Two of our favourite wine brands from California are Bogle Vineyard and Robert Mondavi. These two brands have truly made their mark with Californian Chardonnay across the globe and we highly recommend giving them a try.

New Zealand

It's not a surprise that New Zealand produces some excellent Chardonnay's from across the North and South Island. We're lucky to be part of such a thriving wine loving and producing country. Marlborough, Gisborne and Hawke's Bay are the three go to regions here in New Zealand where you know you can count on getting a wonderful Chardonnay.

Isabel Estate is one of our very favourite and excusive wineries that we are lucky to share with you all. They make exceptional Chardonnay from the beautiful Marlborough region, oaky goodness there 2020 Chardonnay won a Trophy at The National Wine Awards here in New Zealand.

Two other favourite brands who make exceptional Chardonnay is the critically acclaimed Cloudy Bay located in Marlborough and the Craggy Range winery located in the mighty Hawke's Bay.

Oaked vs Unoaked Chardonnay

What is the difference between Oaked and Unoaked Chardonnay?

There are two comparable factors when speaking of the style of Chardonnay some may enjoy to drink and it is whether it is an oaked or unoaked Chardonnay.

Oaked Chardonnay refers to when the wine has been produced to have a buttery and creamy texture. Usually a richer and full-bodied style means that the wine has been stored in oak barrels after the fermentation process, giving that added structure and flavour profile.

Unoaked shows the other style, a lot lighter and fresher to drink. If you enjoy a crisper Chardonnay, you’ll taste the true flavours of the Chardonnay grape that hasn't been stored in barrels.

Your common questions answered:

Is Chardonnay a sweet or dry wine?

Chardonnay is known to be a dry style of wine. However, in saying this is truly depends on the winemakers and the style they want to deliver. Chardonnay is known to be a fruit-forward grape that has a medium to full body. Known to be more commonly dry but that doesn't mean their is no sweetness within it.

What kind of wine is Chardonnay?

Chardonnay is a white wine grape. You will notice the colour of the grape may differ in your wine glass, it is commonly known to be a darker and deeper sort of yellow to orange tinge. Produced with green coloured grapes with great adaptability to a range of climates.

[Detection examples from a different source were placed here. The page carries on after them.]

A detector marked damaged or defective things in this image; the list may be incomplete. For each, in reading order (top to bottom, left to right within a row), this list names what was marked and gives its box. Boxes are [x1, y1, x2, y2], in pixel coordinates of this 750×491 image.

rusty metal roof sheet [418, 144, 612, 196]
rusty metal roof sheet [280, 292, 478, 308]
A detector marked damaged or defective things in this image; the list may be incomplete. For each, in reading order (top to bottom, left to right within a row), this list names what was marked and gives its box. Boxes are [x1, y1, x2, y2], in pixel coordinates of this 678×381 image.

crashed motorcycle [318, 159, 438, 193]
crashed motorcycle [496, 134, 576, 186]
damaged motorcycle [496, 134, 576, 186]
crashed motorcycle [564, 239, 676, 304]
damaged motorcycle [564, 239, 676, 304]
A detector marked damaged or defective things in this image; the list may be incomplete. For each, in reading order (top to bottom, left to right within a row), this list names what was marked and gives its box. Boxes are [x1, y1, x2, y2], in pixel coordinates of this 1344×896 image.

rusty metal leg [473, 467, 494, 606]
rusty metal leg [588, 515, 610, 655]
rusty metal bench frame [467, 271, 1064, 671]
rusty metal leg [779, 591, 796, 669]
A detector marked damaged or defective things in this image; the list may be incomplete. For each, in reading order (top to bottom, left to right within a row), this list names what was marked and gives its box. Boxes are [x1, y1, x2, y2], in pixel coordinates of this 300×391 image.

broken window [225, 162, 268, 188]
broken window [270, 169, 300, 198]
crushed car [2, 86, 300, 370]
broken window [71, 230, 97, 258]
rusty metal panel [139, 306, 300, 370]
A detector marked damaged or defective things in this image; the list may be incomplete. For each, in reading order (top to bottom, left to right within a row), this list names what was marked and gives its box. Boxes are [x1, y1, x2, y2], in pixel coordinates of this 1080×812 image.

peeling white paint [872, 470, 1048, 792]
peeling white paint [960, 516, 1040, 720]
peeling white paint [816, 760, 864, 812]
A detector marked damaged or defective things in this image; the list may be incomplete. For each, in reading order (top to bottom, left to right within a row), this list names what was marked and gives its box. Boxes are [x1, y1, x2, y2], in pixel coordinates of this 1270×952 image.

Common questions continued:

What is the difference between Chardonnay and Sauvignon Blanc?

There are a few key differences when comparing Chardonnay to Sauvignon Blanc. Chardonnay is known to be a richer and more full-bodied wine and can taste deep and oaky.

Sauvignon is known as a much more crisp and refreshing wine with more sweetness. Both grapes are known to be dry but can show very unique styles depending on the fermentation process.

Is Chardonnay a good wine for beginners?

It truly depends on your own personal preferences and styles! If we are referring to just white wines for beginners, we would suggest trying a Sauvignon Blanc or Pinot Gris , two aromatic wines that are quite refreshing and herbaceous.

Chardonnay (depending on the style) can be a little bit more challenging to drink when you're first entering your wine journey. This can be down to factors such as the oakness, richness and sweetness.